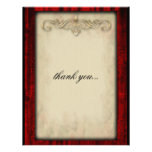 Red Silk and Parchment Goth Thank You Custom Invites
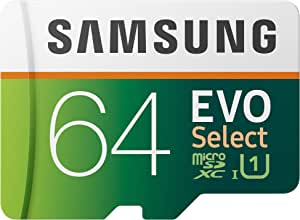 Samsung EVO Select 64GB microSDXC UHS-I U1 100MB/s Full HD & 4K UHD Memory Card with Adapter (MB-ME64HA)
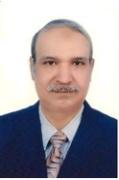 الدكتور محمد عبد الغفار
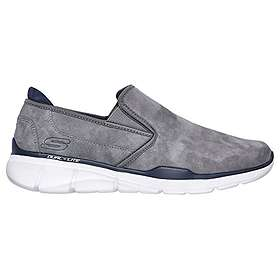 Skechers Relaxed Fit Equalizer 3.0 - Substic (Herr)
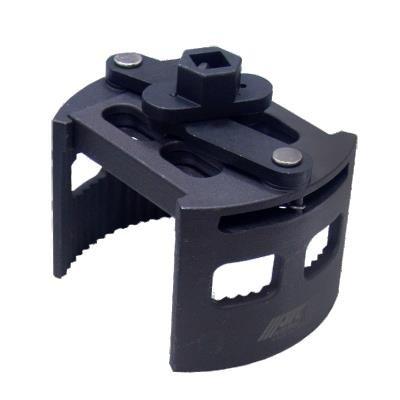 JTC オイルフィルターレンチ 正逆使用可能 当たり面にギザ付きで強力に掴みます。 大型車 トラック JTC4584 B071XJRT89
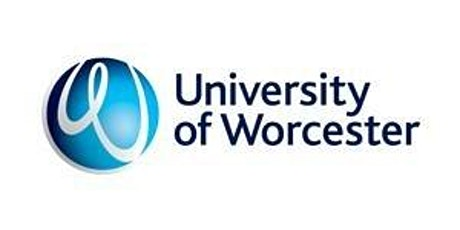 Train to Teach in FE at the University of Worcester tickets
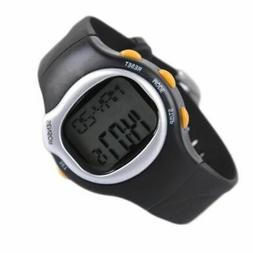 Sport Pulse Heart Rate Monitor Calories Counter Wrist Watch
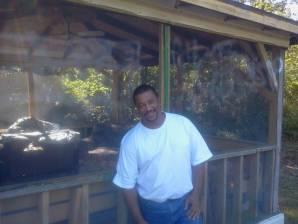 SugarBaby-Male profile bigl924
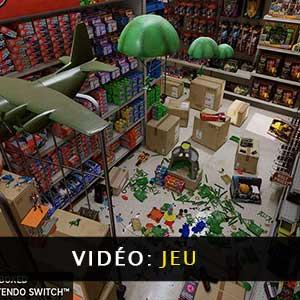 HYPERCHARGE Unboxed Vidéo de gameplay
▬▬▬▬▬▬▬▬▬▬
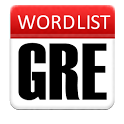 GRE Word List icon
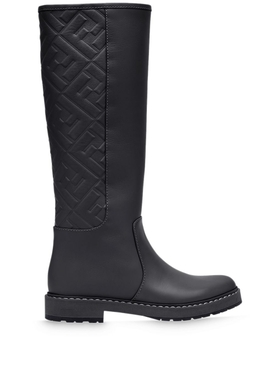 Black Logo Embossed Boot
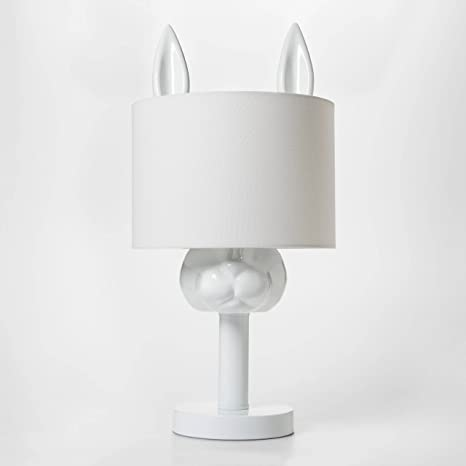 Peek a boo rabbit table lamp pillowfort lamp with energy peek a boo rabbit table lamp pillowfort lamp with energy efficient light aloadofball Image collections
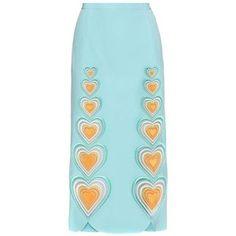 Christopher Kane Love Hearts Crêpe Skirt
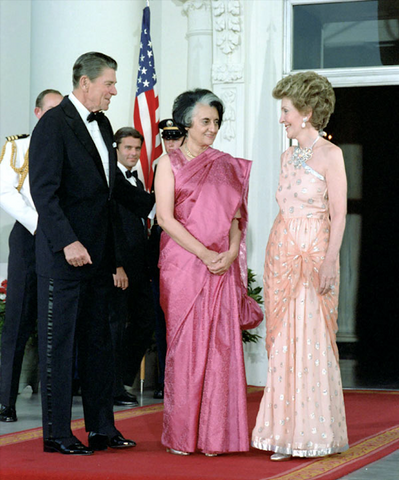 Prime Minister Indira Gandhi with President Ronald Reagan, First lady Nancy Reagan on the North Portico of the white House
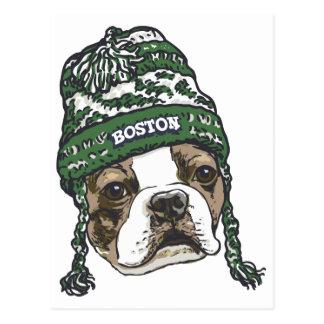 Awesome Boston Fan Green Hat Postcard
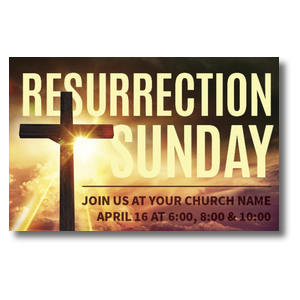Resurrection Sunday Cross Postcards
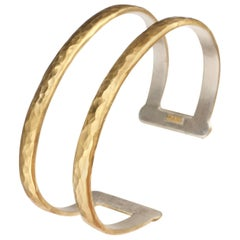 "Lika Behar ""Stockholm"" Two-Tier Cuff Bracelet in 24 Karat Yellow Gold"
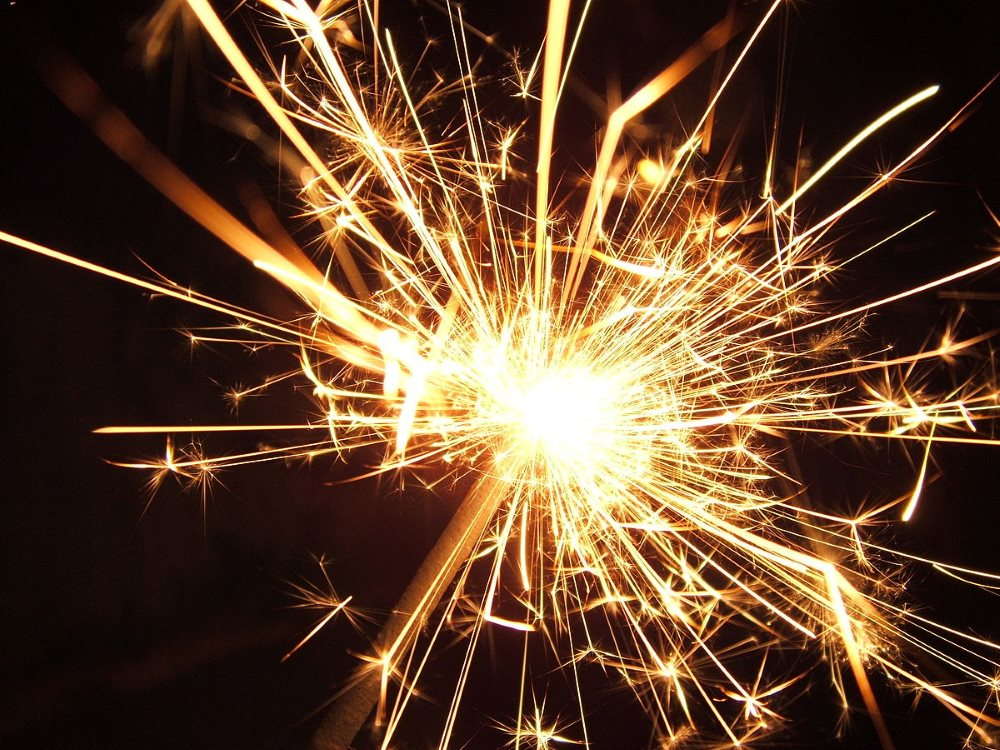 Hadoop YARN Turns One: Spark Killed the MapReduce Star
▬▬▬▬▬▬▬▬▬▬
Starting from the line with "الدكتور محمد عبد الغفار" in the records above, repeat each line exactly until you have written the line with "HYPERCHARGE Unboxed Vidéo de gameplay", then stop; drop the pictures.

*Answer*:
 الدكتور محمد عبد الغفار
 Skechers Relaxed Fit Equalizer 3.0 - Substic (Herr)
 JTC オイルフィルターレンチ 正逆使用可能 当たり面にギザ付きで強力に掴みます。 大型車 トラック JTC4584 B071XJRT89
 Train to Teach in FE at the University of Worcester tickets
 Sport Pulse Heart Rate Monitor Calories Counter Wrist Watch
 SugarBaby-Male profile bigl924
 HYPERCHARGE Unboxed Vidéo de gameplay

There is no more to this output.